Başlıktaki sorunun ilk anda absürd bir tını verdiği açık. Çünkü “acaba Harbiyelilerin tahliyesine Erdoğan mı onay verdi” gibi bir imayı içeriyor ve bu da Gülencileri “altı ibadet, ortası ticaret, üstü ihanet” diye tabakalandıran bakışın tümden rafa kaldırılıp herkesin aynı çuvala atıldığı 15 Temmuz sonrasının “artık bunlara su bile yok” atmosferiyle bağdaşmıyor. Yani böyle bir şey olamaz, çünkü iktidarın “FETÖ’yle mücadele” çizgisi bildiğimiz sertliğini bugün de koruyor.

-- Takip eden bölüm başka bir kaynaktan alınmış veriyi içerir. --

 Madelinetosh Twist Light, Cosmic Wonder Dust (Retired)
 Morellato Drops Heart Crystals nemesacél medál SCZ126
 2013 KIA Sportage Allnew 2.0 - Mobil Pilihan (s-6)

Fakat işte, bütün bunlara rağmen başlıkta gerçekten de bunu ima ediyorum: Acaba Harbiyelilerin tahliyesinin siyasi bir anlamı var mı, yani Erdoğan bu yönde bir inisiyatif kullanmış olabilir mi?
Bunu öne sürerken biri varsayımsal öbürü olgusal iki önermeye dayanıyorum.
Varsayımsal olan şu: Acaba iktidar seçimlere doğru bazı kesimlere sopa gösterirken bazı kesimlere çiçek sunmak gibi bir yol izlemeye karar vermiş olabilir mi?
Fakat ‘olgusal’, bilgiye dayalı bir dayanak noktam olmasa sırf bu varsayıma dayanarak başlıktaki soruyu sormazdım. O da şu…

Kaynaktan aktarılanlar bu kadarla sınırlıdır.